The topic of the commission’s 63rd session this year is “access to public services and sustainable infrastructure for gender equality and the empowerment of women and girls.”

For some at the UN meeting, access to public services means access to abortion.

“It’s a crime to prevent a woman from having access to abortion,”  said French Minister of Gender Marlene Schiappa at an event at the UN headquarters March 13.

Obianuju Ekeocha, president of Culture of Life Africa, said that her “head almost exploded” when she heard this.

She added that in her view, the UN Commission for Women’s annual gathering is “the heart of the pro-abortion movement.”

“The meetings that I have gone to … the people I have listened to speak right here at the United Nations, [for them] there is no room for compromise,” Ekeocha said in a video statement.

“They want abortion to be legal. They want it to be legal in every country in every situation,” she added.

Ekeocha said she attended a UN event in which an abortionist-midwife demonstrated how she trains other abortionists in developing countries. The UN event was entitled “All united for the right to abortion.”

During the week of the commission meeting, a screening of Ekeocha’s documentary, “Strings Attached,” was streamed at the Nigerian Mission to United Nations on March 12. The documentary uncovers “ideological colonization” of contraceptives and abortion into African countries and gives voice to African women who are suffering its effects.

Pro-life advocate Lila Rose spoke on the topic “Motherhood is a gift” at UN side event co-hosted by the Holy See Mission to the UN and C-Fam, entitled “Protecting Femininity and Human Dignity in Women’s Empowerment and Gender Equality Policies Today.”

The Holy See Mission to the UN sponsored five side events addressing issues that affect women, from human trafficking to protections for women and girls with Down syndrome.

In conjunction with the Catholic Women’s Forum, the Holy See helped to organize an event on “Valuing Unpaid Work and Caregiving.”

Archbishop Bernardito Auza, the Apostolic Nuncio and Permanent Observer of the Holy See to the United Nations said at the event that there has been a presumption in the United Nations that “a person’s work outside the home is far more valuable than a person’s work inside the home.”

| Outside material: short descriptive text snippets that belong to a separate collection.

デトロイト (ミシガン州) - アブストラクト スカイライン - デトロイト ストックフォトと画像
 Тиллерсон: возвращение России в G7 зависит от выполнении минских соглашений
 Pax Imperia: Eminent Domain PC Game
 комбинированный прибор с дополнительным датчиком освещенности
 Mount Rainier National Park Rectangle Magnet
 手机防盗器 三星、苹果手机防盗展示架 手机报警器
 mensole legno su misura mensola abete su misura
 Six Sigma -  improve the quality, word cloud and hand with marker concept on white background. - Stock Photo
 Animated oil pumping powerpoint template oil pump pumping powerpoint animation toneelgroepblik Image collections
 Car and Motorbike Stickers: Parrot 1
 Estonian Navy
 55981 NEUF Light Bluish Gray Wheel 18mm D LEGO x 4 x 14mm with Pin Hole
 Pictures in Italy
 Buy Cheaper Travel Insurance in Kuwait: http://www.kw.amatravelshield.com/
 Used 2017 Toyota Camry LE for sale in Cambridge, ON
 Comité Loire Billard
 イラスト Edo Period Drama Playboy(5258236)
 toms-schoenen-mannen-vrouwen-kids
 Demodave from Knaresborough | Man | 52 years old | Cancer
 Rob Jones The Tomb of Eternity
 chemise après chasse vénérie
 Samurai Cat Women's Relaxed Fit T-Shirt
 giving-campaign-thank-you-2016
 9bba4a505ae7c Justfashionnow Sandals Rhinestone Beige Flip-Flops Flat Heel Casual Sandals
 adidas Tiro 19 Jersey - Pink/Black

Auza questioned whether “a prioritization of a person’s work in the labor markets over care work at home flows from woman’s deepest desires or whether it’s an emulation of a flawed, hyper-masculine, way of looking at the world, one in which work, and what work can provide, is treated as the most important value.”

“No women who desires to give of her time in this way should be stigmatized by society or penalized in comparison to other women or to men. Work schedules should be continuously adapted so that if a woman wishes to work she can do so without relinquishing her family life or enduring chronic stress,” he said. “Rather than having her readjust everything to the rules of the marketplace, the marketplace itself should be adjusted to what society recognizes is the enormous personal and social value of her work.”

“Humanity owes its very survival to the gift of caregiving, most notably in motherhood, and this indispensable contribution should be esteemed as such, by both women and by men,” Auza said.